=== Text ===
┏━━

Tenshō Iga War (天正伊賀の乱, Tenshō Iga no Ran) is the collective name for the conflicts between the Iga ikki and the Oda clan during the Sengoku period. The province was conquered by Oda Nobunaga in 1581 after an unsuccessful attempt in 1579 by his son Oda Nobukatsu. The third insurrection occurred in June 1582, after Oda Nobunaga's deaths during the Honnoji Incident.

The names of the wars are derived from the Tenshō era name (1573-1592) in which they occurred. Other names for the campaign include "The Attack on Iga" (伊賀攻め, Iga-zeme) or "Pacification of Iga" (伊賀平定, Iga Heitei).

==Background==
Geographically, the Iga region was surrounded by mountains on all sides that could be passed through only via narrow pathways. This, plus the distance of the region from major transportation routes, meant that Iga was easily defendable by a relatively small number of men and was not a priority target for outside forces. The Niki clan had served as shugo of the province for the Ashikaga shogunate, but their control had never been strong and soon weakened further as the shōgun's authority diminished. No great warlord rose to take their place, although the Rokkaku to the north and the Kitabatake to the east extended their influence over parts of the province. Instead, as also happened in some neighboring areas, the province came to be controlled by a league (ikki) of the numerous local warrior clans (jizamurai) which had formed to defend the area's independence from outside military forces. The earliest details of the league are unknown, but by the mid-16th century it had been formalized as an organization known as the "league of all the commons of Iga" (伊賀惣国一揆, Iga Sōkoku Ikki), or Iga ikki.

Following the Battle of Okehazama in 1560, Oda Nobunaga of Owari province began his rise as a prominent daimyō of central Japan, rapidly expanding his territory. In 1567 he began his invasion of Ise province, which was then largely under the control of the Kitabatake clan. He slowly caused the Kitabatake vassals to switch to his side, and forced Kitabatake Tomofusa, the head of the clan, to sue for peace following the Battle of Okawachi Castle in 1569. As part of the peace agreement, Tomofusa adopted Nobunaga's son Nobukatsu as his heir, ceding much of his authority to the Oda. In December 1576 Nobunaga and Nobukatsu assassinated most of the remaining Kitabatake leadership (the Mise Incident), cementing their control of Ise.

┗━━

=== Request 1 ===
Find every line in the listing that contains the word "further", treating uppercase and lowercase as different, and copy each of those lines.
The passage on the Tenshō Iga War and the listing below it are unrelated materials.

=== Extracted material ===
┏━━

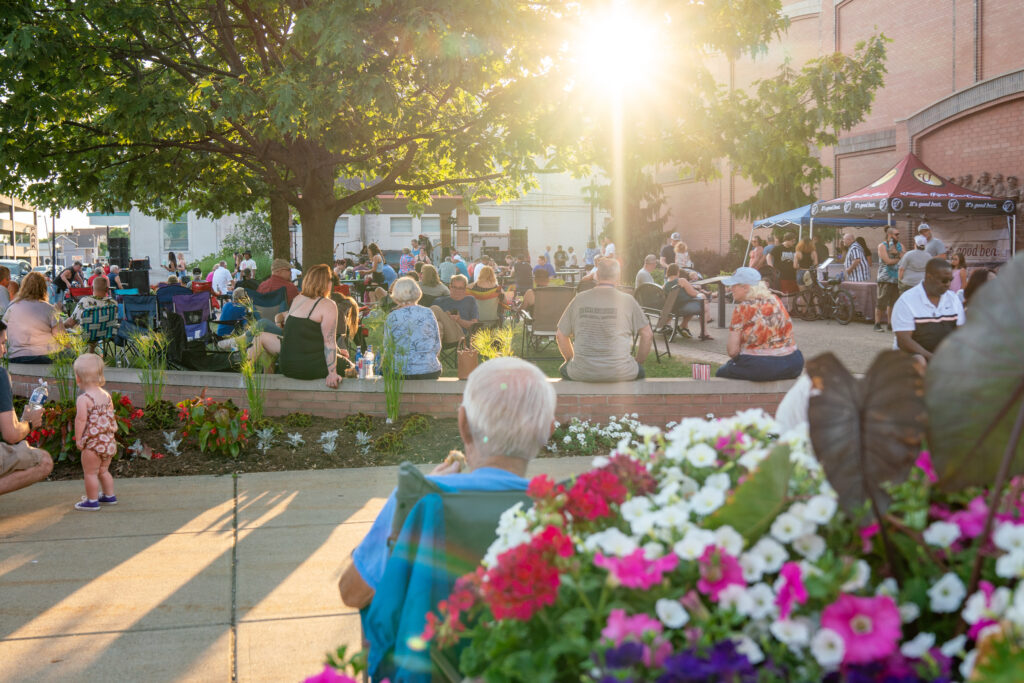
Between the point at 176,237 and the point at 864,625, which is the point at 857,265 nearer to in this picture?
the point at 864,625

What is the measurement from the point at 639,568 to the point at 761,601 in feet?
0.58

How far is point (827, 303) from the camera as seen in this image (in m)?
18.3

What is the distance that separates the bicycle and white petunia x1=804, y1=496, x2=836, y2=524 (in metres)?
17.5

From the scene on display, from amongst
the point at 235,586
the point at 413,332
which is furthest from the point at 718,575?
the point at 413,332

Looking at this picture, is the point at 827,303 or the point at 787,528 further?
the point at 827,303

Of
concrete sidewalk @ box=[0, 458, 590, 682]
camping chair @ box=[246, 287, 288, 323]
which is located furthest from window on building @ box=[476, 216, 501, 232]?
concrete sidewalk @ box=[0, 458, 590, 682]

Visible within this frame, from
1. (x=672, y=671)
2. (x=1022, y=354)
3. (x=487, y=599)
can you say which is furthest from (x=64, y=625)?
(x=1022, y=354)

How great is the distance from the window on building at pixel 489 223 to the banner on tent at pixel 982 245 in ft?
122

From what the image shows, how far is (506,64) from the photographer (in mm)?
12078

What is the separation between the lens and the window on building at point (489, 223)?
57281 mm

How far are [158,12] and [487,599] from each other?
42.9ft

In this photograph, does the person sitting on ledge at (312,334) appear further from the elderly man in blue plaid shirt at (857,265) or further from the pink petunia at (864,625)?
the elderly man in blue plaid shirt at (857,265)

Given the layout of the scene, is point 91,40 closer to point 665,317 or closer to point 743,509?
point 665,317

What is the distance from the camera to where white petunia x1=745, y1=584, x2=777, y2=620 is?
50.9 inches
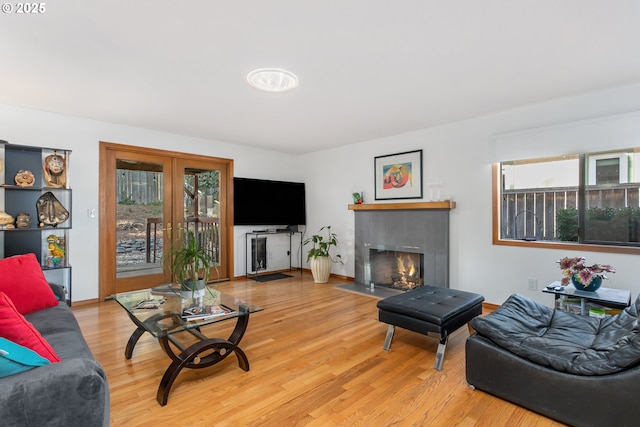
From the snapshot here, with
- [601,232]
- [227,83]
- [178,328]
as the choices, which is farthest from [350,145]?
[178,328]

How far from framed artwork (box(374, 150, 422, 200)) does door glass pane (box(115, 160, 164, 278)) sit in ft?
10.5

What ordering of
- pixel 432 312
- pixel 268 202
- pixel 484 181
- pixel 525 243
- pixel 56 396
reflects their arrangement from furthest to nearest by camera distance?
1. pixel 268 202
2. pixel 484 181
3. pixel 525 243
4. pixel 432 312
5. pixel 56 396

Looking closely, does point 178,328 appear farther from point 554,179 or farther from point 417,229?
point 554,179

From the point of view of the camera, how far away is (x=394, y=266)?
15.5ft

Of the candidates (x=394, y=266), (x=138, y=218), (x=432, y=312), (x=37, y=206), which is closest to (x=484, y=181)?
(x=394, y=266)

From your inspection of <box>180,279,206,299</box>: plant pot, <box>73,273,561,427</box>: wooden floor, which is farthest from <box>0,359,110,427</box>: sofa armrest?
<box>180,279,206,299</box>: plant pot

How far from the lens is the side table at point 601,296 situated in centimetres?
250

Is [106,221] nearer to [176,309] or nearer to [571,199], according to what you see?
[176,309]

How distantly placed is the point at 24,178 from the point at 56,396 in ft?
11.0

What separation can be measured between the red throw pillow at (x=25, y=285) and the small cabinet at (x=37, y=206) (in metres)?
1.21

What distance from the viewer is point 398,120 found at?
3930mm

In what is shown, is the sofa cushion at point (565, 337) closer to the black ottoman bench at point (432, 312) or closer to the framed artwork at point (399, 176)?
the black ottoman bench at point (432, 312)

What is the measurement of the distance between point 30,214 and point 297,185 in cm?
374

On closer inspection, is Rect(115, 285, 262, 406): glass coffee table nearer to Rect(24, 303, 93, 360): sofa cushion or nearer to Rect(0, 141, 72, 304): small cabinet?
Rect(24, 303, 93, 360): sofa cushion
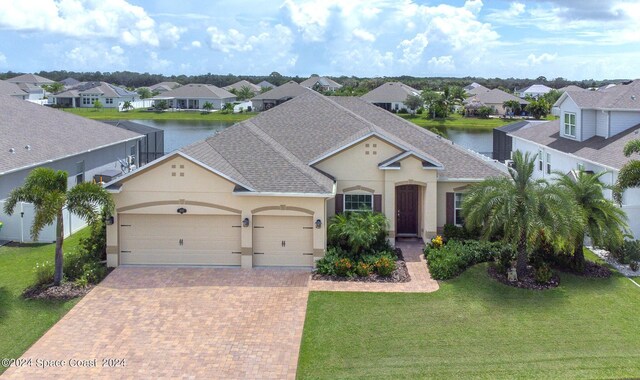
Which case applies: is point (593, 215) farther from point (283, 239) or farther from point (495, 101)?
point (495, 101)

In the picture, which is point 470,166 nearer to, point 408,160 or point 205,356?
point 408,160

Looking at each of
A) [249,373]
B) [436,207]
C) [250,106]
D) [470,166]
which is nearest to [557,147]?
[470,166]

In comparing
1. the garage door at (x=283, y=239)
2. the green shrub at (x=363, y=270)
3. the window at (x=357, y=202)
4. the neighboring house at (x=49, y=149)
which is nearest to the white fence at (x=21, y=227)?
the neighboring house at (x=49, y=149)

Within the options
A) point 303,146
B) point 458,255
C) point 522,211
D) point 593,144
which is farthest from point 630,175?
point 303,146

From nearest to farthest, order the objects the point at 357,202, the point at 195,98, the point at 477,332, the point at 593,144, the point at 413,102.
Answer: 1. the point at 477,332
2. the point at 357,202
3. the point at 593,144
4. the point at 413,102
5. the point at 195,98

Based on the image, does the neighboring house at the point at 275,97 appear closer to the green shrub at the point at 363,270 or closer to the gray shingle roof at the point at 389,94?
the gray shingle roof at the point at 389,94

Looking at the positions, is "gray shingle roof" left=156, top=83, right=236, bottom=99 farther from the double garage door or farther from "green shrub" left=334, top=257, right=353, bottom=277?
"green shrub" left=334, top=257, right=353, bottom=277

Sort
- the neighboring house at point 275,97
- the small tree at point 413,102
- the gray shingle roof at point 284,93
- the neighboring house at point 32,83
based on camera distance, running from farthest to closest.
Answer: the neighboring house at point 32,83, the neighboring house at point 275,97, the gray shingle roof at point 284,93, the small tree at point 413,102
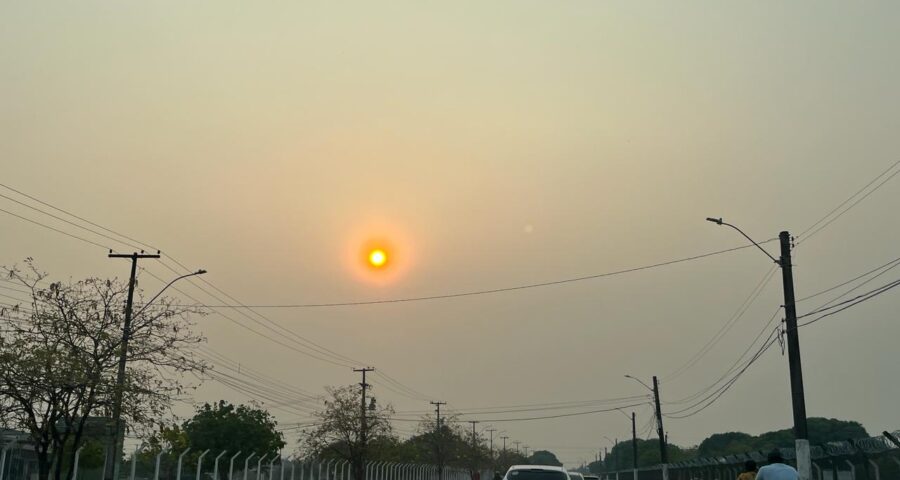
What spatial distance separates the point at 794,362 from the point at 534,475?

┗━━
┏━━

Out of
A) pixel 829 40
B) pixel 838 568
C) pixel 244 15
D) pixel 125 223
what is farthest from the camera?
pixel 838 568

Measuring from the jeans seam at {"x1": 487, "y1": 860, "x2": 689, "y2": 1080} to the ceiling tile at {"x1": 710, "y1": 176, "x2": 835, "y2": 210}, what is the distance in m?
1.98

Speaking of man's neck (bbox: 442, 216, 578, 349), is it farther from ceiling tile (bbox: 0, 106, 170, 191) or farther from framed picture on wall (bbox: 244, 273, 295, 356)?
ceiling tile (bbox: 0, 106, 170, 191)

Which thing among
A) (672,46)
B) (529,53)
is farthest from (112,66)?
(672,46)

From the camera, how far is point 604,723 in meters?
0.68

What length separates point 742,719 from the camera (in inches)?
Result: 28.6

┗━━

=== Request 2 ===
Answer these questions using the text on the Tenshō Iga War:
(a) Which of Oda Nobunaga's sons made the unsuccessful attempt on Iga in 1579?
(b) Which clan had served as shugo of the province for the Ashikaga shogunate?
(c) In what year did Nobunaga begin his invasion of Ise province?

=== Task solution 1 ===
Looking at this picture, is the point at 827,303 or the point at 787,528 further?
In this photograph, does the person sitting on ledge at (312,334) appear further from the elderly man in blue plaid shirt at (857,265) or further from the pink petunia at (864,625)?

=== Task solution 2 ===
(a) Oda Nobukatsu
(b) The Niki clan
(c) 1567